Read more in The New York Times and the Wall Street Journal.
On drug reimportation. About 25 years ago I asked my wife, then an accounting manager at Pfizer HQ in New York, could that work? fwiw, here’s what she told me.
It was her understanding that Pfizer did not allocate its enormous costs of drug development equally among different countries. In countries with price controls on medications, Pfizer allocated minimal or even zero development costs. That produced a “lower” accounting cost for those medications in those countries, and enabled Pfizer to set prices artificially low. Pfizer could then comply with each country’s pricing rules and still show a profit.
This succeeded because the majority of drug development costs were shouldered by the U.S., a country that does not have price controls on medications.

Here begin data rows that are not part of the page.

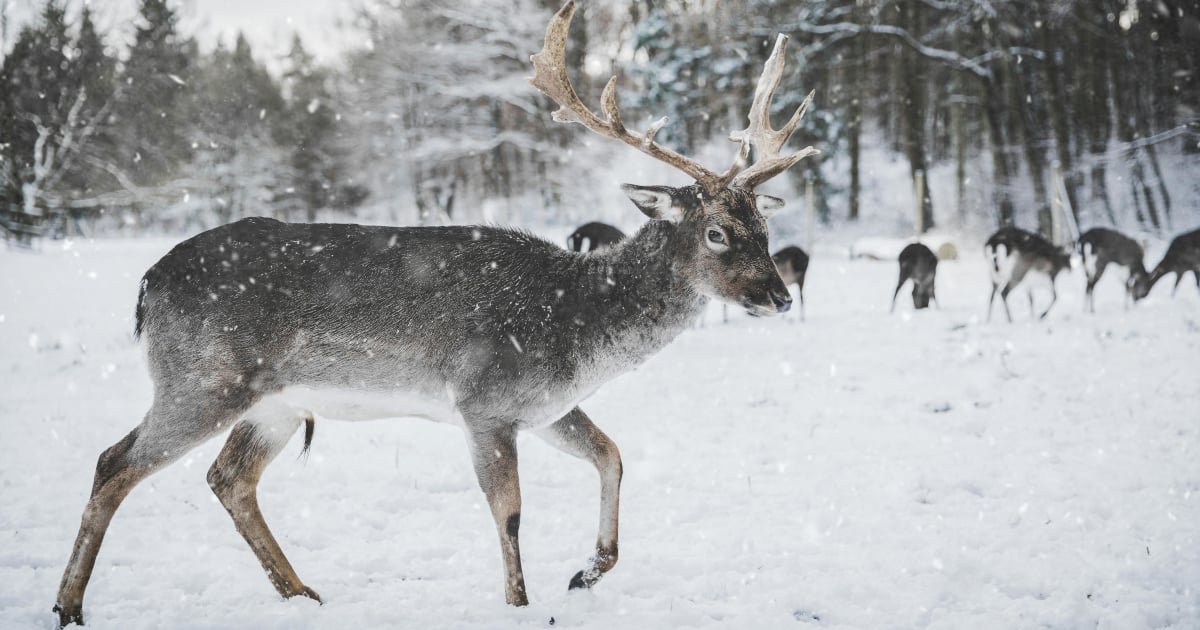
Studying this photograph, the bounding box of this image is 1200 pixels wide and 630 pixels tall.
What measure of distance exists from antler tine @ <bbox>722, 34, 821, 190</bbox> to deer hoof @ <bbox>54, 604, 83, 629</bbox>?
3.40 metres

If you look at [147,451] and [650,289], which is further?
[650,289]

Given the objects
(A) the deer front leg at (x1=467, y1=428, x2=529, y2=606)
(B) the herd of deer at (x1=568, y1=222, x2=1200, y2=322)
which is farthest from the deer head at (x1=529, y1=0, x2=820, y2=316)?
(B) the herd of deer at (x1=568, y1=222, x2=1200, y2=322)

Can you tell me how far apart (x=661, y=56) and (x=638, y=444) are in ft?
78.7

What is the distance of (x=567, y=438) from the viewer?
3.68 metres

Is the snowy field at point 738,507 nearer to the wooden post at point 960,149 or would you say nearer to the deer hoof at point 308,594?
the deer hoof at point 308,594

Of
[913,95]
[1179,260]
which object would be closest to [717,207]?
[1179,260]

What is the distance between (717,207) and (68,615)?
322 cm

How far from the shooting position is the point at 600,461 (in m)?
3.69

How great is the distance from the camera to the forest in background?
1535 cm

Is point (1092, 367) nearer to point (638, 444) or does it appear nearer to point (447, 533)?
point (638, 444)

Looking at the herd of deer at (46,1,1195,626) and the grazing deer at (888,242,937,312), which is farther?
the grazing deer at (888,242,937,312)

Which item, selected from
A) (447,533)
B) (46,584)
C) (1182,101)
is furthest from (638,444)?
(1182,101)

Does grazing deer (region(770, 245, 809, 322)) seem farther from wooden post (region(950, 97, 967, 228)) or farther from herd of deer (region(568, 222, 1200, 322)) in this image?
wooden post (region(950, 97, 967, 228))

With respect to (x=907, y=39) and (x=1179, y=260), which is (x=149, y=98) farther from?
(x=907, y=39)
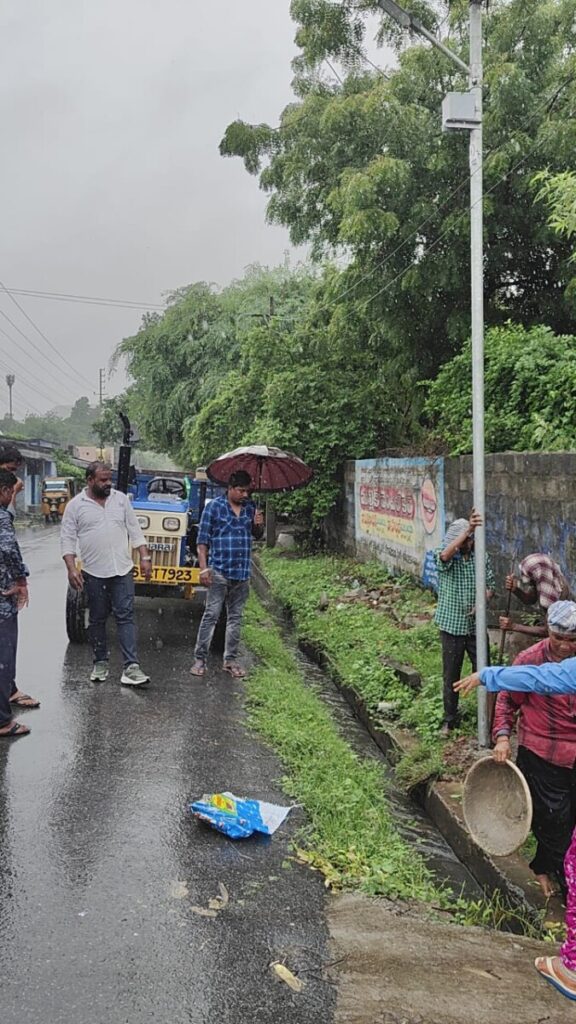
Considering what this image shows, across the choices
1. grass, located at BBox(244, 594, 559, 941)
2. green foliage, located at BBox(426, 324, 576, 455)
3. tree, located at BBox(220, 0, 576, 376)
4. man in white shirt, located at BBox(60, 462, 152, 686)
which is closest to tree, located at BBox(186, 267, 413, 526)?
tree, located at BBox(220, 0, 576, 376)

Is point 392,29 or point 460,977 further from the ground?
point 392,29

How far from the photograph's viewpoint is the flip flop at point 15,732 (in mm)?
5746

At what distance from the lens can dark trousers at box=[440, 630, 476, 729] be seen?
6293 mm

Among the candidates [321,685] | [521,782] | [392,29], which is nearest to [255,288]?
[392,29]

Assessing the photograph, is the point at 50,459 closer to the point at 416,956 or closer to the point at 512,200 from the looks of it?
the point at 512,200

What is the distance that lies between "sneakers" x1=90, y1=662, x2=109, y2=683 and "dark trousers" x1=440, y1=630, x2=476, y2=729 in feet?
10.00

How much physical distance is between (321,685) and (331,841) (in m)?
4.60

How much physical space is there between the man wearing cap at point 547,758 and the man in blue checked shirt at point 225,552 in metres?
3.83

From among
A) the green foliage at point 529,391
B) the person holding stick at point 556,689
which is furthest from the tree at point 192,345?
the person holding stick at point 556,689

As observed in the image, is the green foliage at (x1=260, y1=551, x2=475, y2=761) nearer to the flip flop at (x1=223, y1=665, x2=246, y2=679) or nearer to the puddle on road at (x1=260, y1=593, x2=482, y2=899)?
the puddle on road at (x1=260, y1=593, x2=482, y2=899)

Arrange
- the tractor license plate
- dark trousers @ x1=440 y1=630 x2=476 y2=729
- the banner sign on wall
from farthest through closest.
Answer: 1. the banner sign on wall
2. the tractor license plate
3. dark trousers @ x1=440 y1=630 x2=476 y2=729

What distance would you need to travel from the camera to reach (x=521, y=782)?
3850mm

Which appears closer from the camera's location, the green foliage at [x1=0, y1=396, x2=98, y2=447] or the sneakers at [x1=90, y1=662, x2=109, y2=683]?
the sneakers at [x1=90, y1=662, x2=109, y2=683]

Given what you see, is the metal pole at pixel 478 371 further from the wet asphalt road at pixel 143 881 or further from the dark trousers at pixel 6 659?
the dark trousers at pixel 6 659
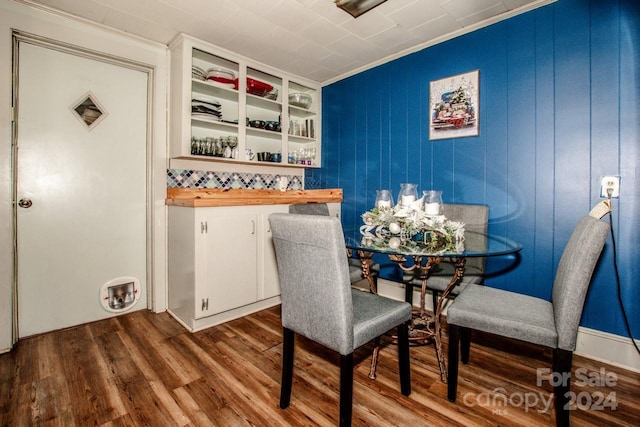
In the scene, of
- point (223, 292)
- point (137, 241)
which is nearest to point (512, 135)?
point (223, 292)

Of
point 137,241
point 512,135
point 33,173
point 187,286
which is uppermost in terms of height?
point 512,135

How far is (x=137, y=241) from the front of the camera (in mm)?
2785

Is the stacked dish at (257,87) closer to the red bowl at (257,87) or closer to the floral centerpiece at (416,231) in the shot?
the red bowl at (257,87)

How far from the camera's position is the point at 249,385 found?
173 centimetres

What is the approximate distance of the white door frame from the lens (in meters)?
2.18

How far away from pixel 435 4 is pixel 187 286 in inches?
112

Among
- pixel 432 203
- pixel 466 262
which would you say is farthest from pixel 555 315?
pixel 466 262

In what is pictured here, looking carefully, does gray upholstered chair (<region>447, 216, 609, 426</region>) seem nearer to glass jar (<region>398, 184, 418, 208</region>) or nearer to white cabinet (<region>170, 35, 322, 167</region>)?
glass jar (<region>398, 184, 418, 208</region>)

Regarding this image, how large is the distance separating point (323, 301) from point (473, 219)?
1.59 meters

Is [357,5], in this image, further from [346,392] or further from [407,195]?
[346,392]

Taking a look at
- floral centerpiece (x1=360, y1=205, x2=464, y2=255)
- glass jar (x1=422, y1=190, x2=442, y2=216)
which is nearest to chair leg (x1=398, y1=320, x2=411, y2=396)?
floral centerpiece (x1=360, y1=205, x2=464, y2=255)

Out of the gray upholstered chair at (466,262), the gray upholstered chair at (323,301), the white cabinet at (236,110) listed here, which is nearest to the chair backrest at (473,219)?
the gray upholstered chair at (466,262)

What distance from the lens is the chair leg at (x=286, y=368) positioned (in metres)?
1.51

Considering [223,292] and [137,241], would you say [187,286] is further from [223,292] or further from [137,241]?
[137,241]
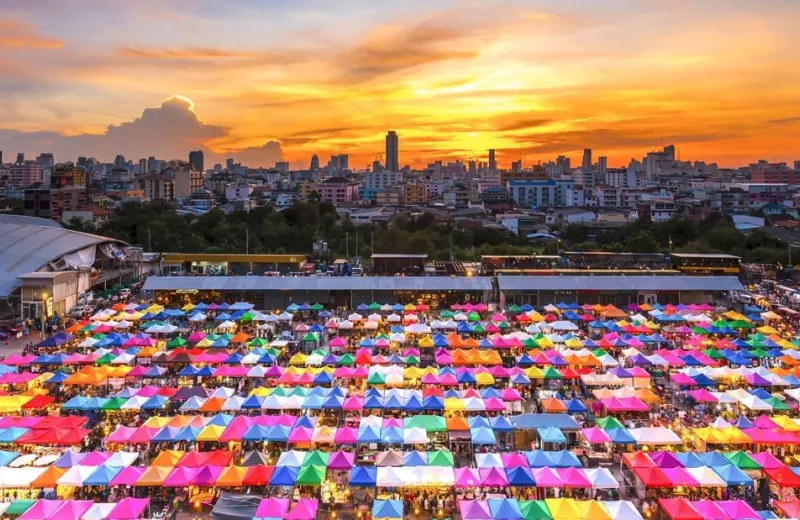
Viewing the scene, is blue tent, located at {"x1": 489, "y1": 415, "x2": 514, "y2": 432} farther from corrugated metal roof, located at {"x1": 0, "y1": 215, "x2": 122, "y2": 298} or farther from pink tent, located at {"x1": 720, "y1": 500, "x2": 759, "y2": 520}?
corrugated metal roof, located at {"x1": 0, "y1": 215, "x2": 122, "y2": 298}

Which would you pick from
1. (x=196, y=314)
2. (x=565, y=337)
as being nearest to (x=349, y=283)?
(x=196, y=314)

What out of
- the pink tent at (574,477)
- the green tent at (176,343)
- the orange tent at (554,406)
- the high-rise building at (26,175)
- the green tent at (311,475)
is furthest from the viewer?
the high-rise building at (26,175)

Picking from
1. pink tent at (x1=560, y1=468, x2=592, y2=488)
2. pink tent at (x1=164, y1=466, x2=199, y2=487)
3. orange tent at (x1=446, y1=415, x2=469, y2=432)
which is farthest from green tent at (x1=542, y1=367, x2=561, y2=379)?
pink tent at (x1=164, y1=466, x2=199, y2=487)

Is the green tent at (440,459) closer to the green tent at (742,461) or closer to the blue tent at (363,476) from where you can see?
the blue tent at (363,476)

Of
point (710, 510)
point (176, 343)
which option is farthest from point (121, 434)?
point (710, 510)

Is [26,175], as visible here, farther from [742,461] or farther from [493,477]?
[742,461]

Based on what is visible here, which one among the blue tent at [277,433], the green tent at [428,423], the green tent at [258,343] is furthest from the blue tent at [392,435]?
the green tent at [258,343]
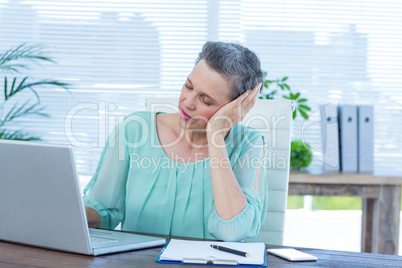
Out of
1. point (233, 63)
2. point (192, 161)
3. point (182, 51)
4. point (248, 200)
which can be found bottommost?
point (248, 200)

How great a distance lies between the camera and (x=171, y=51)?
3516 mm

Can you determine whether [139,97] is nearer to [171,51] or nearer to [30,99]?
[171,51]

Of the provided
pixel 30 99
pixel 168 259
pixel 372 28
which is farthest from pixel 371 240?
pixel 30 99

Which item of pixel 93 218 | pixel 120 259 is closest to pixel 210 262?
pixel 120 259

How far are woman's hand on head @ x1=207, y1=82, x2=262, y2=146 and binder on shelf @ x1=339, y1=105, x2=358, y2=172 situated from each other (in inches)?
49.3

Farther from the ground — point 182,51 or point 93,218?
point 182,51

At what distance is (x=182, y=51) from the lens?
351cm

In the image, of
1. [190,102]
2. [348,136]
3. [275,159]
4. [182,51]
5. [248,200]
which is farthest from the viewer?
[182,51]

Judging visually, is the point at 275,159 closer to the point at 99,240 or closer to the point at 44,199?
the point at 99,240

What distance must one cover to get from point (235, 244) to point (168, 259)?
0.80 feet

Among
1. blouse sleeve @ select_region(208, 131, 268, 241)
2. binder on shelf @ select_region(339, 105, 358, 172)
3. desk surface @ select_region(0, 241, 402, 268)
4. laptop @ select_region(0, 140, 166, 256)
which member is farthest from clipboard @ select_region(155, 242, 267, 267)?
binder on shelf @ select_region(339, 105, 358, 172)

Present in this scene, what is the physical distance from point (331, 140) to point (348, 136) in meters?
0.10

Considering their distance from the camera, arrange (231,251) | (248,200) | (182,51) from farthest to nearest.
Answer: (182,51), (248,200), (231,251)

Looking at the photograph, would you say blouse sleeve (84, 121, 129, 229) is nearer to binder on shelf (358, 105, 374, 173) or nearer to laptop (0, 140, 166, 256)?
laptop (0, 140, 166, 256)
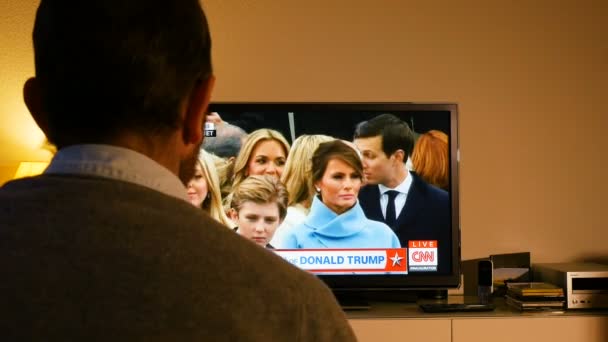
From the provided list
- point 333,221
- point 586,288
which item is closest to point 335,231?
point 333,221

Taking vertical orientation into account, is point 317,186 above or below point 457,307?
above

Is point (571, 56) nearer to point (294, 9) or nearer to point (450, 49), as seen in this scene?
point (450, 49)

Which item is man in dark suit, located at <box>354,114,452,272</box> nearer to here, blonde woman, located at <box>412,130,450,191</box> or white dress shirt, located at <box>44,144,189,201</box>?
blonde woman, located at <box>412,130,450,191</box>

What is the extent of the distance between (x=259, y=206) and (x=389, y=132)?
582 mm

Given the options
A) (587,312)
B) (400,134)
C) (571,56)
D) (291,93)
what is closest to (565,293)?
(587,312)

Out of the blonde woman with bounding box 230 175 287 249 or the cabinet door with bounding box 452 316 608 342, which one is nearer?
the cabinet door with bounding box 452 316 608 342

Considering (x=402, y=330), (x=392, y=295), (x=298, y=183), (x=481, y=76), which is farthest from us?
(x=481, y=76)

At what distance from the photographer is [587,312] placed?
8.52ft

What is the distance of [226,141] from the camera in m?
2.72

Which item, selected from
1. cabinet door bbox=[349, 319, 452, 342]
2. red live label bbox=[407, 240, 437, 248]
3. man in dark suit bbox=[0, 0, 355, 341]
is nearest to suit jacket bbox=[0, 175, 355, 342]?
man in dark suit bbox=[0, 0, 355, 341]

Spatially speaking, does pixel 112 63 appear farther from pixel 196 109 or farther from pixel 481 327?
pixel 481 327

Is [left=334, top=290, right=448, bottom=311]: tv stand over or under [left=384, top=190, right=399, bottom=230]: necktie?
under

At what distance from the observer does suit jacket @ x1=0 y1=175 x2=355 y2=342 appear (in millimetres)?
507

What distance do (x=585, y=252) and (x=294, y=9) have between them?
5.48 feet
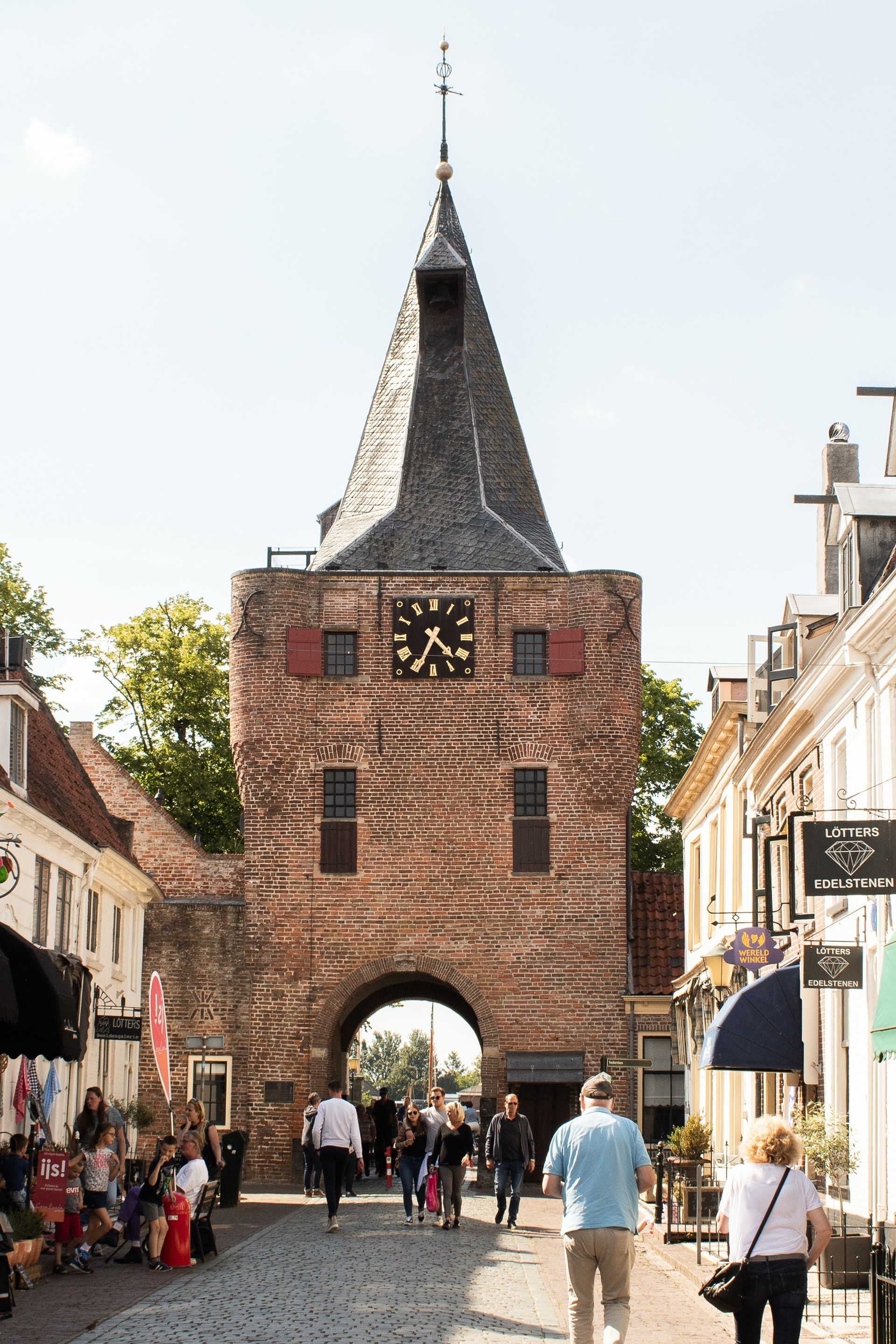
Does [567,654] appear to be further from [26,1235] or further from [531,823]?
[26,1235]

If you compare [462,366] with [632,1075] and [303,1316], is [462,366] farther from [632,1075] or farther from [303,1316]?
[303,1316]

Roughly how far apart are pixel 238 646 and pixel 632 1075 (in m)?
11.7

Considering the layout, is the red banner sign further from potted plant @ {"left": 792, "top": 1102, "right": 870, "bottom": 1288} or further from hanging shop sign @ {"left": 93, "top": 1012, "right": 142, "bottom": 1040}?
hanging shop sign @ {"left": 93, "top": 1012, "right": 142, "bottom": 1040}

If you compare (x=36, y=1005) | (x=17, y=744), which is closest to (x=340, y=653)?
(x=17, y=744)

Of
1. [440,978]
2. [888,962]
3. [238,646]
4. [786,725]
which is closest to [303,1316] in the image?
[888,962]

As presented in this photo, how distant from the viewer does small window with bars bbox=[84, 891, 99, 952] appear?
29609 mm

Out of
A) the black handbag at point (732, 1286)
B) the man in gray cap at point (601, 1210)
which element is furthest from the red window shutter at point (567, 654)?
the black handbag at point (732, 1286)

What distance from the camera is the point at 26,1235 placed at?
48.2 ft

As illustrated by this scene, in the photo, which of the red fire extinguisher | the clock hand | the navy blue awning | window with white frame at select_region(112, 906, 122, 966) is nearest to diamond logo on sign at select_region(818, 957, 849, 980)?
the navy blue awning

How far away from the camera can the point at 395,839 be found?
33812 mm

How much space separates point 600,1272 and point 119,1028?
17997 mm

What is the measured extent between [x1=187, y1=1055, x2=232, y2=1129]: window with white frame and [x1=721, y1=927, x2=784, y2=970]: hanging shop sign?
16.1 meters

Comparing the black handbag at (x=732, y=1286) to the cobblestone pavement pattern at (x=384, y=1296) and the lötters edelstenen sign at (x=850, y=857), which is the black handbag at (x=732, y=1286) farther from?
the lötters edelstenen sign at (x=850, y=857)

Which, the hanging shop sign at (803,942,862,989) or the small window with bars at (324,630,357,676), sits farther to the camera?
the small window with bars at (324,630,357,676)
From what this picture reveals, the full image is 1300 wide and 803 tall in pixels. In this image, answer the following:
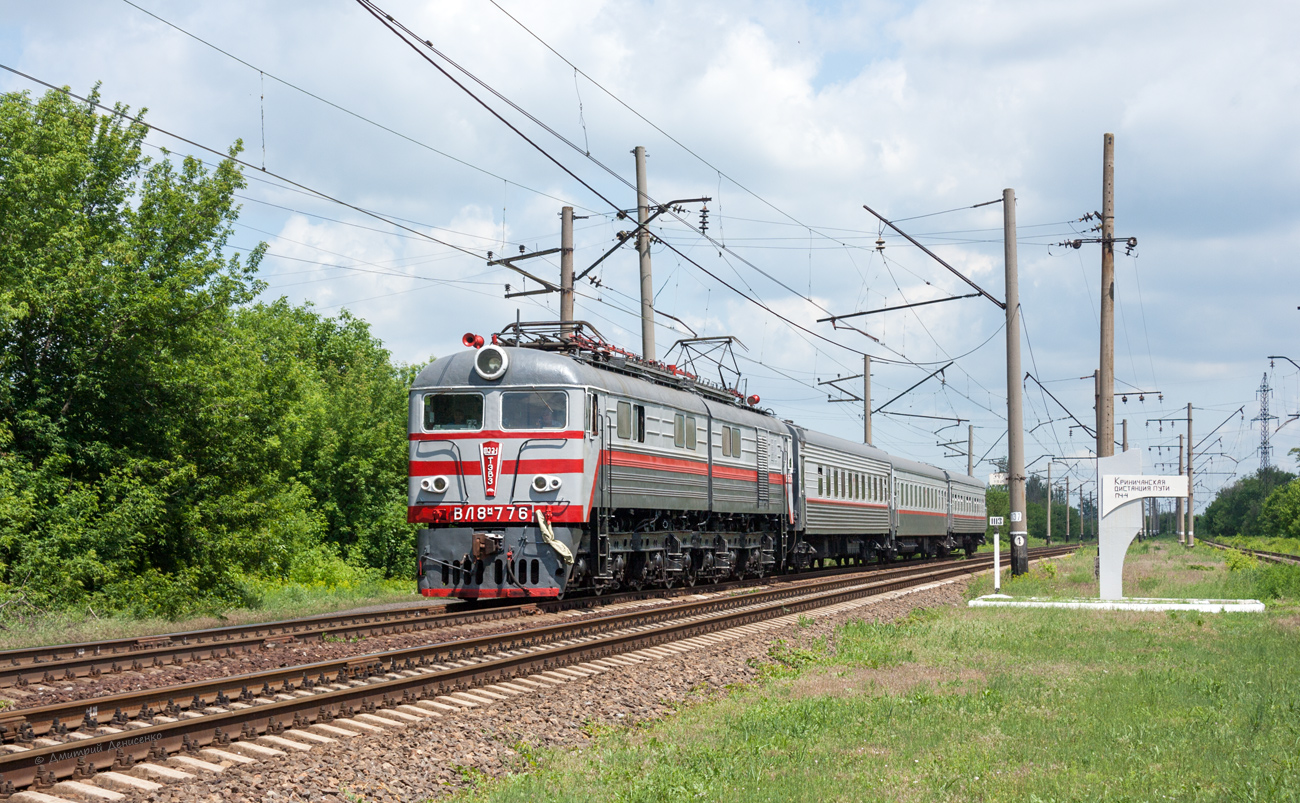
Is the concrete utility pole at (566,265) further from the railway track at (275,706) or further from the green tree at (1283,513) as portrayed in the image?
the green tree at (1283,513)

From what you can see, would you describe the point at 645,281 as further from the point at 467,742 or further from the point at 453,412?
the point at 467,742

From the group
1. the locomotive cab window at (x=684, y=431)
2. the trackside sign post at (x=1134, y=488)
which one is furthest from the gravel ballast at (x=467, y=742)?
the trackside sign post at (x=1134, y=488)

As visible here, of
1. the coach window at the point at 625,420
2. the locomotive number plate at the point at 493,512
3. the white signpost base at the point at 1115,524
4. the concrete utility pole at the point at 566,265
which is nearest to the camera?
the locomotive number plate at the point at 493,512

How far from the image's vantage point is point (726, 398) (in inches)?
1054

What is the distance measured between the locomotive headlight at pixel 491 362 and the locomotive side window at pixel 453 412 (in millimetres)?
410

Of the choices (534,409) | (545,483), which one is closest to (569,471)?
(545,483)

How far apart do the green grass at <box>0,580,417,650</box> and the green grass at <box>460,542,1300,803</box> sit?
9.06m

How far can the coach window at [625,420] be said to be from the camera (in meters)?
19.9

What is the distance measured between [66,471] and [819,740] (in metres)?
15.4

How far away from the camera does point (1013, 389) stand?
26.0 m

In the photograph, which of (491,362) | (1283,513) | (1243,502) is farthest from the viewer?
(1243,502)

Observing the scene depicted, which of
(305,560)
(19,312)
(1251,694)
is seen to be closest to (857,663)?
(1251,694)

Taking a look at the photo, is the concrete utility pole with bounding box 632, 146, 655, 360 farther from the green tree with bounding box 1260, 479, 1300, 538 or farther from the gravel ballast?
the green tree with bounding box 1260, 479, 1300, 538

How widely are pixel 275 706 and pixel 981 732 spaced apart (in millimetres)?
5578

If Pfizer medications can be purchased abroad at artificially low prices, then re-imported to the U.S. and sold for less than Pfizer’s current U.S. prices, the volume of medications sold at U.S. prices will necessarily fall. Selling more at lesser prices and less at higher prices obviously reduces revenue. A serious problem for Pfizer.
Pfizer would then have two options
1. Maintain its revenue by raising its US prices or
2. Eliminate cost by ending subsidized pricing in countries where legal controls hold prices artificially low.
Option (2) would obviously result in higher prices in price-controlled countries. Higher prices might mean Pfizer could no longer offer medications at prices compliant with price controls. That could end its sales in some countries. Ending sales in any country certainly would not benefit consumers in that country and could create worldwide controversy that Pfizer does not want. On the other hand, it would benefit US consumers by ending the subsidy included in the current U.S. price of Pfizer medications.
Option (1) would obviously result in even higher US prices and only accelerate the re-importation of price-subsidized medications. That would make Pfizer’s revenue problem worse and worse over time.
Between the two options, my wife felt Pfizer would favor Option 2. We retired 15 years agi, I don’t know if the above scenario is playing out. But changes in US law to allow drug re-importation would force the question – not only on Pfizer but on any pharmaceutical company that uses a similar strategy for selling in price-controlled countries. I doubt Pfizer is alone in that strategy.
It is a discussion worth having. Perhaps many countries set their price controls artificially low knowing that the US will pick up the slack. Nonetheless, it should not be the job of the FDA to facilitate drug makers’ price discrimination or strategies to price gouge employer plans, insurers and government. That is why I say we need to move more drugs over the counter and behind the counter.
I would expect price-controlled countries to ban export, or at the very least exempt the drugs from said price controls if they are sold for export or sold to foriegn nationals.
Bart, interesting. They shouldn’t do anything to compromise the drugs available to their own citizens.
On the other hand, if big pharma will produce enough, what’s to prevent such countries from trying to make money on arbitrage?
That would mean inserting themselves as the middleman. Or functioning as a sovereign PBM. Canada allows a higher price for export, but not as high as the U.S. list price. In return Canada gets the rebate. I hope I’m not giving anyone ideas.